A .NET abstraction over typographical font families and subfamilies.

What does this do?

This project was created because the .NET Framework does not have a way to group fonts by typographic family. I needed to take an unknown font and apply a semibold style to it or the nearest lighter style if semibold was not available, with a goal of catering to the default system UI font of Segoe UI.

However, System.Drawing has no such facilities. It treats Segoe UI and Segoe UI Semibold as completely different font families. Microsoft Office has this shortcoming this too. Big deal? Well, Windows' native font picker seems to magically know to group Semibold along with the other default styles for Segoe UI. There are certainly benefits to knowing for sure which fonts are available when looking for different font weights in the same font family.
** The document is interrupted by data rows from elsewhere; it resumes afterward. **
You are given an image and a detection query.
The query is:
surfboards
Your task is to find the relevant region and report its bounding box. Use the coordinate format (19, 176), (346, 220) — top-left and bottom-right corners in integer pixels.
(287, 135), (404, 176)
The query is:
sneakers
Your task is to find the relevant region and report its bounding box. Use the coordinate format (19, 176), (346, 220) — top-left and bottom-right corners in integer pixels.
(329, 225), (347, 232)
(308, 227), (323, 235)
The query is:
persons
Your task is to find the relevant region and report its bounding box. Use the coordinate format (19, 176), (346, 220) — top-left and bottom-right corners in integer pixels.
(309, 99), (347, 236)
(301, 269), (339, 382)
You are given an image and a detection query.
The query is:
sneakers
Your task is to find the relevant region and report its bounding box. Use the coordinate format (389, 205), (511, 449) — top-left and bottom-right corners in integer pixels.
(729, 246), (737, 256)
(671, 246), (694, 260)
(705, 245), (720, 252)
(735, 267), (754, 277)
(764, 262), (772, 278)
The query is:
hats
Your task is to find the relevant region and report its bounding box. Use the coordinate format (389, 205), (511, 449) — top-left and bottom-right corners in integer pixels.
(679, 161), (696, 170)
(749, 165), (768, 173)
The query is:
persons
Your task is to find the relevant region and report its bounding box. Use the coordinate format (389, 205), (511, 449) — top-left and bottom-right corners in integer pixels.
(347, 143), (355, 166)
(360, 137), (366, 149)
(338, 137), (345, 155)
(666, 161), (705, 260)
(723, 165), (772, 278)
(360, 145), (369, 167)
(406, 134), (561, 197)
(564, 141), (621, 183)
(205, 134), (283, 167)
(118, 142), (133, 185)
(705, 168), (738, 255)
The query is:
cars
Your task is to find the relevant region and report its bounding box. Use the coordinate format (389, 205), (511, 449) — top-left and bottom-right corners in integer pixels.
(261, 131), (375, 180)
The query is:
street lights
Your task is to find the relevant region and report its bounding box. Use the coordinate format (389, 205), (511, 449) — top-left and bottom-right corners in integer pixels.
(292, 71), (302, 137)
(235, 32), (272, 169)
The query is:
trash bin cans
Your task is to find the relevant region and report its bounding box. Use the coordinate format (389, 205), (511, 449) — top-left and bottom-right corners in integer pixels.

The difference lies in which pair of names you pick: font family name and font subfamily name, or typographic family name and typographic subfamily name. (Specs: scroll down to see Name IDs 1 and 2, 16 and 17) GDI and GDI+ and System.Drawing are all based on the first pair of names, but this results in isolating Segoe UI Semibold into a single-font family. The system font dialog uses the typographic pair.

Oddly, there is no system API to find the typographic family name that the system dialog uses to group fonts into families. If you want to be able to group families properly, it is necessary to retrieve a list of installed fonts and parse the missing typographic family and subfamily from the files. This job turns out to be trivial once you have the specs in hand.

Thanks to Todd Main for pioneering.

Getting started

Take a look at the demo to get started. TypographicFontFamily.InstalledFamilies or the extension methods on System.Drawing.Font are the interesting parts.

Listing all fonts by typographic family:

foreach (var ff in TypographicFontFamily.InstalledFamilies)
{
    Console.WriteLine(ff.Name);

    foreach (var font in ff.Fonts)
    {
        Console.WriteLine(f.Subfamily);
        // var gdiPlusFont = new Font(f.Name, 16);
    }
}

Applying a style to an existing font object:

var semiboldFont = new Font("Segoe UI", 9).With(TypographicFontWeight.Semibold);
Console.WriteLine(semiboldFont.Name); // "Segoe UI Semibold"

You aren't restricted to installed fonts, either. To parse fonts from a font file, use TypographicFont.FromFile.

Support

Start an issue if you have a bug or feature request. PRs welcome!

I took a dependency on System.Drawing, but the only file that needs it is FontExtensions.cs. I can easily make a WPF version of FontExtensions if anyone would use that.

I can see this project could expand to retrieve even more font information, if there was interest. It satisfies the goals of those who need it now.